In Vietnam, another roughly one third of the trainees in the Republic of Vietnam's army (ARVN) would quickly take the weapons they were given and sell them on the black market. In Iraq we again see signs of the same thing with large desertion levels and US weapons showing up in insurgency hands. The remaining ARVN troops, neither secretly the enemy or ready to desert and sell what they had been given, were in it for the pay and for the prestige and the opportunity to plunder. It was no wonder that despite years of training and the provision of equipment far superior to the enemy the ARVN was never capable of winning either the guerrilla war or the full scale battles that marked the final stages of the conflict. This was not for lack of training but for lack of commitment. The military leaders were riddled with those who had fought on the side of the French and the Japanese and had their evacuation plans in better shape than those of the US military. The others lacked the incentive to fight since they lacked an allegiance which is the bedrock of campaign effectiveness.
So in Iraq we put much of our faith and our hope in the process of training the Iraqi Army. The unstated assumption is that Iraqi men do not know how to fight and if only exposed to western methods will be able to deal with the insurgency. Even sharp critics of the war call for better and more training as if it would provide a way out. The unexamined but false assumptions behind this policy are monumental.
Start with the question of who needs training. The insurgents clearly do not. Nor do the various militias who have challenged the government from time to time and are clearly better fighting units than the Iraqi army units we have trained. The militias guarding the various Iraqi leaders, including the President and Prime Minister, are effective fighting forces. None of them requires US air power or embedded allied forces to fight effectively. The insight is simple: Many Iraqis know how to fight and will do so when they are led by leaders to whom they have a clear allegiance. The United States and the vague notion of a unified Iraqi government is not sufficient.
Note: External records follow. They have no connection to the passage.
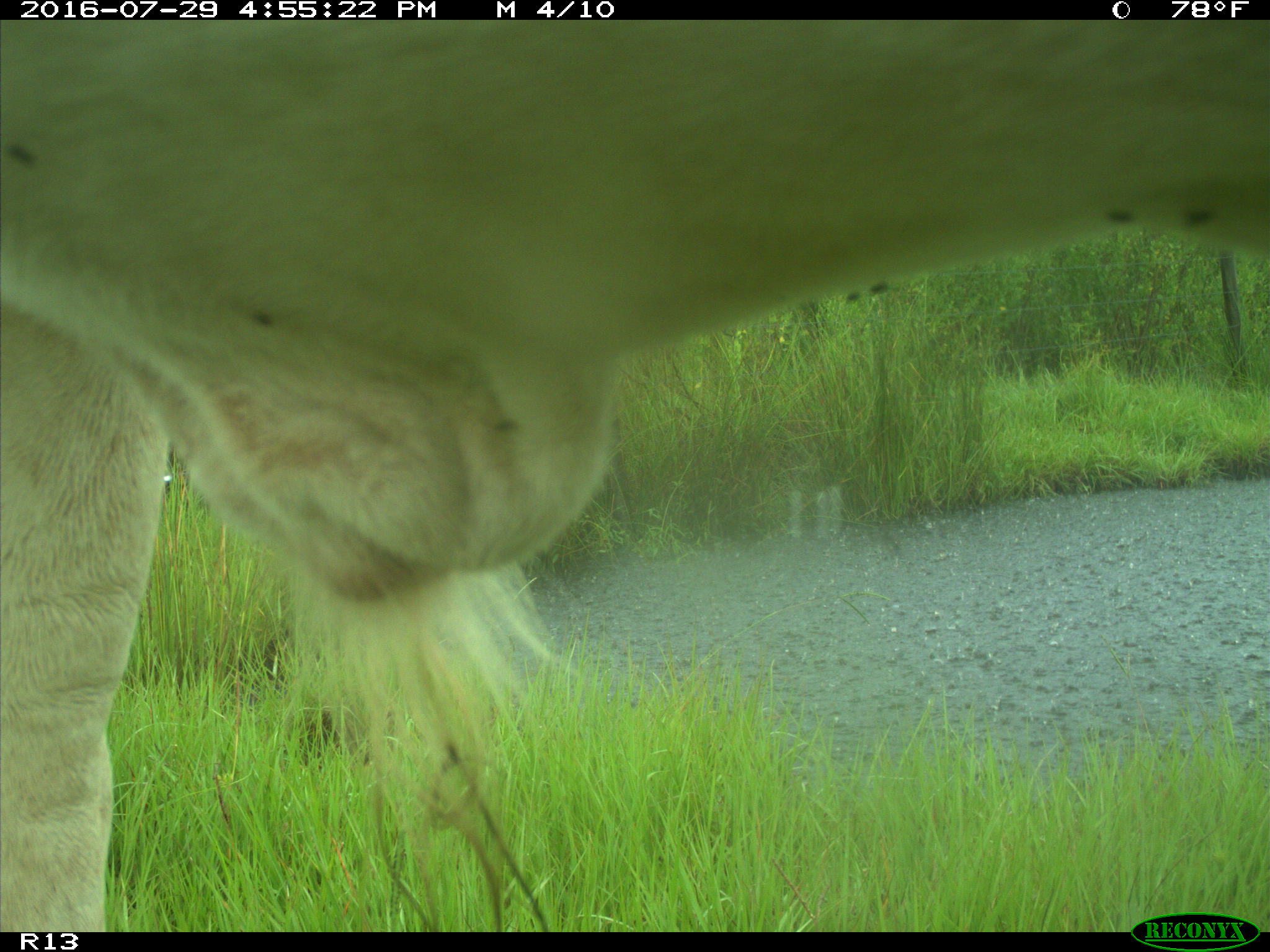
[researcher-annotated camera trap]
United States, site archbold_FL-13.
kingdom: Animalia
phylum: Chordata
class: Mammalia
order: Artiodactyla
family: Bovidae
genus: Bos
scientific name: Bos taurus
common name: domestic cow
We need to consider who we are actually training and what we can hope to accomplish. While we will not know the precise number until later, there is every reason to believe that many of those we recruit in the army and the police are actually part of the insurgency and at the very least provide tactical intelligence. Many others come for the pay and to get a rifle and other equipment that they sell before deserting. We know that desertion rates are very high. Finally there are the ones who stay perhaps for the paycheck or the opportunity for graft. Certainly there are some who stay because they feel allegiance to a new united Iraq, but these are no where near enough. It should not be a surprise that we are left with the forces that -- unlike all the others in Iraq -- cannot fight alone and show no sign of being able to any time in the future.
US military officials have said unequivocally that they cannot win this war by military means alone; certainly the Iraqi Army we believe we are training cannot either. This means we can stay and fight until the American people tire of the effort, the sacrifice of Americans and of the cost, and insist that we come home quickly. That would be failing to learn the fundamental lesson of Vietnam -- that without domestic support the war cannot be sustained. Nor can we hope to prevail by relying on the strategy of training an indigenous army and expect it to win a war we cannot win.
We need a negotiated solution which I tired to sketch last week. We need to develop a set of tasks for the American military that includes preventing coups or outbreaks of conflict among those now allied with us. At the same time we need to bring in Iraq's neighbors and the UN for serious discussions about how to maintain a unified and relatively peaceful Iraq.
On a personal note I am still learning the blogging game. So while I very much appreciated the comments on my first post, I did not reply. I will this time.